▶ _SELECTED EXCERPT_:

Models are callable and support both single instances and batches:

# Single instance prediction
predictions = model(instance)

# Batch prediction
all_predictions = model(dataset)

# Batch with batch_size
all_predictions = model(dataset, batch_size=32)

# Also accepts raw data (if model supports it)
predictions = model("This is text input")

TrainableModel

Purpose: Extends Model with training capability.

from ainxt.models import TrainableModel

class MyClassifier(TrainableModel):
    def fit(self, dataset: Dataset):
        """Training logic"""
        for instance in dataset:
            # Training code here
            pass

    def predict(self, instance: Instance) -> Sequence[Prediction]:
        """Inference logic"""
        # Prediction code
        return [Prediction(classification={...})]

    def save(self, model_dir: PathLike):
        # Save model weights
        pass

    def load(self, model_dir: PathLike):
        # Load model weights
        pass

Additional Mixins:

EvaluatableMixin: Adds evaluate(dataset) method
TrainableEvaluatableModel: Combines both training and evaluation

Prediction

Purpose: Standardized representation of model outputs.

▶ _EXTRACTED RECORDS_:

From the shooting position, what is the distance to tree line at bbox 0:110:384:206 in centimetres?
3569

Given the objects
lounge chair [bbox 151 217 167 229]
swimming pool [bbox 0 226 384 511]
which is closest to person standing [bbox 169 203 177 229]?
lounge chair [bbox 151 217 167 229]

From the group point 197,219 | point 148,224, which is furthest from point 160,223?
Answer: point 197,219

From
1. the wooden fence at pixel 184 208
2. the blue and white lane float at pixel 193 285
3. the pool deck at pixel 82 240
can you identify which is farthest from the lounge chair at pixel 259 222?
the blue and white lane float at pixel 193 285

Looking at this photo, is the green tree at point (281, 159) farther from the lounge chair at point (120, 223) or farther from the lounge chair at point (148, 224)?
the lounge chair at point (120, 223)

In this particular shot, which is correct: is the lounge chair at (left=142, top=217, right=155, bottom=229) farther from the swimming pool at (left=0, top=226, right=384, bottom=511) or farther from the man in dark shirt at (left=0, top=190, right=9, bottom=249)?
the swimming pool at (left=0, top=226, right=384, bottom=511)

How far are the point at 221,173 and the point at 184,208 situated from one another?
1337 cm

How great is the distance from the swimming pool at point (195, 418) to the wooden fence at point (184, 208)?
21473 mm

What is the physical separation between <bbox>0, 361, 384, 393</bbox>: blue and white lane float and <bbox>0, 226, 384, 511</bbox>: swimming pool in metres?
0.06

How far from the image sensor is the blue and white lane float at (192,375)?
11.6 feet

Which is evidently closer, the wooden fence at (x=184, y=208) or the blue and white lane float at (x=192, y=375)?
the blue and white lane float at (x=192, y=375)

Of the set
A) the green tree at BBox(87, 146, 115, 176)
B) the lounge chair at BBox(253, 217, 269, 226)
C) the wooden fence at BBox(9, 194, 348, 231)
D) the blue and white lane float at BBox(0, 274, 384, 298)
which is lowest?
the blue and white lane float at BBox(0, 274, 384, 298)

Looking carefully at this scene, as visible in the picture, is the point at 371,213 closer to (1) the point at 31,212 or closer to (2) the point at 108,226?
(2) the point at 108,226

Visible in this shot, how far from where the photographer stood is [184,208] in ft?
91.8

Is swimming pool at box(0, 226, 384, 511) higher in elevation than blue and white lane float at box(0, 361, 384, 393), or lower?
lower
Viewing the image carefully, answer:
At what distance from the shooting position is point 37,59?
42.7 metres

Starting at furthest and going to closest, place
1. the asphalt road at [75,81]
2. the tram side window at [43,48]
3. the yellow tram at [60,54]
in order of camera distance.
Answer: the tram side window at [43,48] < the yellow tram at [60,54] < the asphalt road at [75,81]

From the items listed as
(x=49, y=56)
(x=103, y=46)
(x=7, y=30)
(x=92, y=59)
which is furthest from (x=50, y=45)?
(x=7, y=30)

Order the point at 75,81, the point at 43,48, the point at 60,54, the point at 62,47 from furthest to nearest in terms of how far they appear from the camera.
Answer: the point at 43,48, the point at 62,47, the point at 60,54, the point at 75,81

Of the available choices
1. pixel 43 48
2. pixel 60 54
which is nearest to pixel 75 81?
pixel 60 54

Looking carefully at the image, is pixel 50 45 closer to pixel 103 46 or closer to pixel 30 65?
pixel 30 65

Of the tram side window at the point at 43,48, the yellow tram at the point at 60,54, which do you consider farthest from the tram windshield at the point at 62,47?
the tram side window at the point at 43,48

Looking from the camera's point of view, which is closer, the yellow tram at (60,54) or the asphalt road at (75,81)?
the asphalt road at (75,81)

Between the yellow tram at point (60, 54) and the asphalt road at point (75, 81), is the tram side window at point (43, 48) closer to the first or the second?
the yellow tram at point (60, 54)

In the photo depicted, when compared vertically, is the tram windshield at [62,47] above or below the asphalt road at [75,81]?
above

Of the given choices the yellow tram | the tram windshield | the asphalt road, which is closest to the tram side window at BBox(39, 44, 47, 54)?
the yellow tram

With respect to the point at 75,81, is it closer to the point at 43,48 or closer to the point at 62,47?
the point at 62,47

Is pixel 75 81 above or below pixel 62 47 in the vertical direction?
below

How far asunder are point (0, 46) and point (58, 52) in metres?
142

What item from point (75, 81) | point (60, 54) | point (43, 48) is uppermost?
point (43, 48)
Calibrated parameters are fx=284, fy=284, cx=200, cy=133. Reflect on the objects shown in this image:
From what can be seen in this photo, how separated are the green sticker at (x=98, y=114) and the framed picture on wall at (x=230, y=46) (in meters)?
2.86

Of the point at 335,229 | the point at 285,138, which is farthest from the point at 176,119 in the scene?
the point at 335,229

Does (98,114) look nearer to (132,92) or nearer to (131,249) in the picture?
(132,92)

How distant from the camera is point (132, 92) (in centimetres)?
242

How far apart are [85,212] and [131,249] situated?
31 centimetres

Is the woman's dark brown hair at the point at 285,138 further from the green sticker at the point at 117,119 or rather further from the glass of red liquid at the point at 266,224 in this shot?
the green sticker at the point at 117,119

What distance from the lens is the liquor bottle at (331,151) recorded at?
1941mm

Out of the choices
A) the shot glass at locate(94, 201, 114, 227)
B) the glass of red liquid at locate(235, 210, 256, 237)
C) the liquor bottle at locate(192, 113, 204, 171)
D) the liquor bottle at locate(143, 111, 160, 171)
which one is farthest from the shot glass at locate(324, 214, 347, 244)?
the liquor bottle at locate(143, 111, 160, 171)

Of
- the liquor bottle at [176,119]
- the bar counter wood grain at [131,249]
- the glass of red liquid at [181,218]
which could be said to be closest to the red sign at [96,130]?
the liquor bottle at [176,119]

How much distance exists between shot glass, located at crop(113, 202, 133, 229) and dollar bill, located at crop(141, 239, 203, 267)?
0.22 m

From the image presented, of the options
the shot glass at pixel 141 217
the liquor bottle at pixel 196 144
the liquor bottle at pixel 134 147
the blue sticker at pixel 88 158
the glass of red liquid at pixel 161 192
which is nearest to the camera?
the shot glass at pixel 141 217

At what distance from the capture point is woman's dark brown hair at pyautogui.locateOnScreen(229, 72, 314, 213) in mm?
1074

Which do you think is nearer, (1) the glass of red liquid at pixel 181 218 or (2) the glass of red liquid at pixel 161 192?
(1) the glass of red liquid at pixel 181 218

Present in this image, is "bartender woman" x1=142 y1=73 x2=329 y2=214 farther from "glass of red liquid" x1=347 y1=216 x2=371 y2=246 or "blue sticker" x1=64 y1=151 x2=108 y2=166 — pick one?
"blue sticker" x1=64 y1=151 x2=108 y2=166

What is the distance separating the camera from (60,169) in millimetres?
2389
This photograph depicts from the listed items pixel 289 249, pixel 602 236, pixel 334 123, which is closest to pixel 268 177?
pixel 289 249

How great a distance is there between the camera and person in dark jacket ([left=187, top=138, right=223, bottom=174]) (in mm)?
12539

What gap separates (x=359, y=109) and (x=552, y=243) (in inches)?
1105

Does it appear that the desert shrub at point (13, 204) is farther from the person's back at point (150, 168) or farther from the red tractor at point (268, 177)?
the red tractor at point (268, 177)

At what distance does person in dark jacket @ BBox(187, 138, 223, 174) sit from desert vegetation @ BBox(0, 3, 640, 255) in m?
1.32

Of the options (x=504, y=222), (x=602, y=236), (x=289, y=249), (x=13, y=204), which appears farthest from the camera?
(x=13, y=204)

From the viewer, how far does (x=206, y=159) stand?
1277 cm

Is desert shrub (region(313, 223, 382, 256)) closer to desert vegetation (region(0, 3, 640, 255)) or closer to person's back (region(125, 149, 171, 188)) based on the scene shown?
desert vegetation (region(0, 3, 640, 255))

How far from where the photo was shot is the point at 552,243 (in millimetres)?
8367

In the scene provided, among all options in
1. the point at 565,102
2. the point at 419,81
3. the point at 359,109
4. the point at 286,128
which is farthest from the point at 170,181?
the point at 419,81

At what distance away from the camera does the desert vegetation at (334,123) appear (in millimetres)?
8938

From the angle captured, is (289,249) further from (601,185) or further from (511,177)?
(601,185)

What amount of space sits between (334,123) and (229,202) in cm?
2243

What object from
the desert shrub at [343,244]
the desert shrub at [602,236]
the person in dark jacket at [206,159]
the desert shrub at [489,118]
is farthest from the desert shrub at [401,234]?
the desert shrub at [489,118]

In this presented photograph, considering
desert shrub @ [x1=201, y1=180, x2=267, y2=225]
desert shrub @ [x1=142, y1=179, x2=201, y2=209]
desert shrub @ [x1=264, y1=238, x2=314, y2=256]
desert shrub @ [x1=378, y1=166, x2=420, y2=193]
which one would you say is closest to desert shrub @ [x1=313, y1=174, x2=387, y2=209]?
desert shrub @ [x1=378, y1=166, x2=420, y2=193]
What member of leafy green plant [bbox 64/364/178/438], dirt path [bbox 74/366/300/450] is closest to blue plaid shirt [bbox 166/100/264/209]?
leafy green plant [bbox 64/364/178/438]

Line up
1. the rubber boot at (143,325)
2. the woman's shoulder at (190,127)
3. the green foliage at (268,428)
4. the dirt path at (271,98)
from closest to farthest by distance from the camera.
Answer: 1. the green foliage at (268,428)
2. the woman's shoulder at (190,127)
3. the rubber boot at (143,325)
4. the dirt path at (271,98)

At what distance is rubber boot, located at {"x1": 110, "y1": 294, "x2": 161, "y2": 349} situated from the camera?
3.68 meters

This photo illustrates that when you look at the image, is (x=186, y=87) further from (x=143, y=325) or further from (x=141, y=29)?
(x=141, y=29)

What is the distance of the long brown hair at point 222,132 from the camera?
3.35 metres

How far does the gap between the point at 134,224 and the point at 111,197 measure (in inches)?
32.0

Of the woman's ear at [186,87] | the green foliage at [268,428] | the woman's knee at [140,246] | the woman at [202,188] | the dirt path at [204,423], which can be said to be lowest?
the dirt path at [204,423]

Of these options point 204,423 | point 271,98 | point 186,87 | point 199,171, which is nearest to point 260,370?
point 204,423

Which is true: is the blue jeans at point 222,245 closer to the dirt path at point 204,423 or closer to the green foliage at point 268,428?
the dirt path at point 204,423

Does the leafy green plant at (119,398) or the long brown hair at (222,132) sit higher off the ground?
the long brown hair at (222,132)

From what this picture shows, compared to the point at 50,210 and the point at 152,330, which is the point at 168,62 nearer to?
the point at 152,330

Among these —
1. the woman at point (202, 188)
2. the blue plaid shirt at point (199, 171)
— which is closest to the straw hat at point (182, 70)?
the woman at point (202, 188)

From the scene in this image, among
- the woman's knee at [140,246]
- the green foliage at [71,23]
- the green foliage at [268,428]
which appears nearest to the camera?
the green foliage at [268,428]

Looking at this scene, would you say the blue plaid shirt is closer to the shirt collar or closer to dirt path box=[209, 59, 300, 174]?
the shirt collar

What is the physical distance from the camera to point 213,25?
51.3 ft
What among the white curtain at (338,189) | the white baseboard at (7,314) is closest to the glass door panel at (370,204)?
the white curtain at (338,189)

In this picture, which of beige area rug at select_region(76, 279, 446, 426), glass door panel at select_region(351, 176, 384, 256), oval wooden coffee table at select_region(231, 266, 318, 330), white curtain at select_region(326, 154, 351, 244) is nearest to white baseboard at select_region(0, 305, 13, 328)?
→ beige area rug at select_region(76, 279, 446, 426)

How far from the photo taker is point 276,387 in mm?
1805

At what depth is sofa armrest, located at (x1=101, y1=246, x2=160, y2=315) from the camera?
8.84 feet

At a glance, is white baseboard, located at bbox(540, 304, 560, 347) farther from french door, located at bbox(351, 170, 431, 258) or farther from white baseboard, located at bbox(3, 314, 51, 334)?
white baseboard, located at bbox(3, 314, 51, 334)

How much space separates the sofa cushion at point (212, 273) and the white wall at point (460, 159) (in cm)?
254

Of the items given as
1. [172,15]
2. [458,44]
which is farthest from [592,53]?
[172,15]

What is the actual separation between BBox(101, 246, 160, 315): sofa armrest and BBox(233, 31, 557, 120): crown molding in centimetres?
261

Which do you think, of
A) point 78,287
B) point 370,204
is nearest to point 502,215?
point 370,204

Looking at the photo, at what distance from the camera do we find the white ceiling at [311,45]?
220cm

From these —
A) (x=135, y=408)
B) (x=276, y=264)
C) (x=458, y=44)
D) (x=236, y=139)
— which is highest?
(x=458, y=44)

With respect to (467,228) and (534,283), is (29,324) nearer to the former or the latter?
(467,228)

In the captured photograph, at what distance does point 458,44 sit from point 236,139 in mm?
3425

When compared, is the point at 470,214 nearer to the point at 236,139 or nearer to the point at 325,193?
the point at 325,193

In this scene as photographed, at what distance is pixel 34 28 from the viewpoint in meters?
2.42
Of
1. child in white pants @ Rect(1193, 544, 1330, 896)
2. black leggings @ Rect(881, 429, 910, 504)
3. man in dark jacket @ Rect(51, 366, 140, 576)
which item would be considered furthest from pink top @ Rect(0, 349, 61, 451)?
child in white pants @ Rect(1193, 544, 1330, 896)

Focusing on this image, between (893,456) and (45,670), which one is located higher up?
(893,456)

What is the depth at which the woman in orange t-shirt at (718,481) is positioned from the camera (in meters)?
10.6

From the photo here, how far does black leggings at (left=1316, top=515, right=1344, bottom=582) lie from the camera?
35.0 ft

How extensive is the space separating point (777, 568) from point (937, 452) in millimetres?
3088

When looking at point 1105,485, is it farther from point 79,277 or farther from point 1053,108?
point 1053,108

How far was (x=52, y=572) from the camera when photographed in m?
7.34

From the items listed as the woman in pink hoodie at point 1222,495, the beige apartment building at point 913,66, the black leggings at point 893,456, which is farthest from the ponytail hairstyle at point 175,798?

▶ _WHAT TO PRODUCE_: Write out the part of the model documentation from "# Batch with" to "with training capability.", word for word.

▶ _FINAL RESULT_:
# Batch with batch_size
all_predictions = model(dataset, batch_size=32)

# Also accepts raw data (if model supports it)
predictions = model("This is text input")

TrainableModel

Purpose: Extends Model with training capability.